You can modify n_busbar_per_sub in the grid2op.make function. For example, by default if you call grid2op.make(“l2rpn_case14_sandbox”) you will have n_busbar_per_sub = 2 but if you call grid2op.make(“l2rpn_case14_sandbox”, n_busbar=3) you will have n_busbar_per_sub = 3 see Substations for more information.

n_line, n_gen, n_load, n_storage and n_sub depends on the environment you loaded when calling grid2op.make, for example calling grid2op.make(“l2rpn_case14_sandbox”) will lead to environment with n_line = 20, n_gen = 6, n_load = 11 and n_storage = 0.

Other informations

When loading the environment, there are also some other static data that are loaded which includes:

  • min_storage_p and max_storage_p: the minimum power that can be injected by each storage units (typically min_storage_p < 0). These are vectors (of real numbers) of size n_storage

  • is_gen_renewable: a vector of True / False indicating for each generator whether it comes from new renewable (and intermittent) renewable energy sources (eg solar or wind)

  • is_gen_controlable: a vector of True / False indicating for each generator whether it can be controlled by the agent to produce both more or less power at any given step. This is usually the case for generator which uses as primary energy coal, gaz, nuclear or water (hyrdo powerplant)

  • min_ramp and max_ramp: are two vector giving the maximum amount of power each generator can be adjusted to produce more / less.
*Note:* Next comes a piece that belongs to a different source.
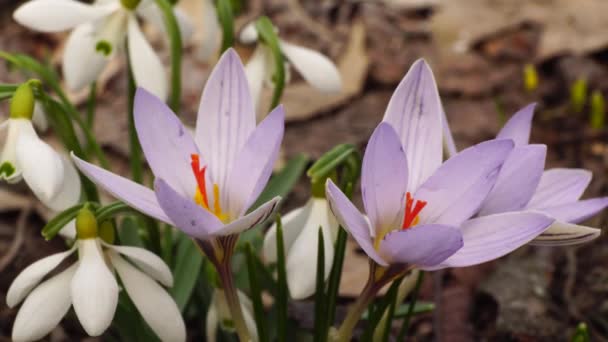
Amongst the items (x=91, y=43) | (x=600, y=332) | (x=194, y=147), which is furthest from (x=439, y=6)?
(x=194, y=147)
Typically, min_ramp = max_ramp = 0 for non controlable generators.


These elements are marked green because they are loaded by the backend, but strictly speaking they can be specified in other files than the one representing the powergrid.

Action space

At time of writing, grid2op support different type of actions:

  • change_line_status: that will change the line status (if it is disconnected this action will attempt to connect it). It leaves in \left\{0,1\right\}^{\text{n\_line}}

  • set_line_status: that will set the line status to a particular state regardless of the previous state (+1 to attempt a force reconnection on the powerline and -1 to attempt a force disconnection). There is also a special case where the agent do not want to modify a given line and it can then output “0” It leaves in \left\{-1, 0, 1\right\}^{\text{n\_line}}

  • * change_bus: that will, for each element of the grid change the busbars to which it is connected (eg if it was connected on busbar 1 it will attempt to connect it on busbar 2). This leaves in \left\{0,1\right\}^{\text{dim\_topo}}

  • set_bus: that will, for each element control on which busbars you want to assign it to (1, 2, …, n_busbar_per_sub). To which has been added 2 special cases -1 means “disconnect” this element and 0 means “I don’t want to affect” this element. This part of the action space then leaves in \left\{-1, 0, 1, 2, ..., \text{n\_busbar\_per\_sub} \right\}^{\text{dim\_topo}}

  • storage_p: for each storage, the agent can chose the setpoint / target power for each storage units. It leaves in [\text{min\_storage\_p}, \text{max\_storage\_p}] \subset \mathbb{R}^{\text{n\_storage}}

  • curtail: corresponds to the action where the agent ask a generator (using renewable energy sources) to produce less than what would be possible given the current weather. This type of action can only be performed on renewable generators. It leaves in [0, 1]^{\text{n\_gen}} (to avoid getting the notations even more complex, we won’t define exactly the space of this action. Indeed, writing [0, 1]^{\text{n\_gen}} is not entirely true as a non renewable generator will not be affected by this type of action)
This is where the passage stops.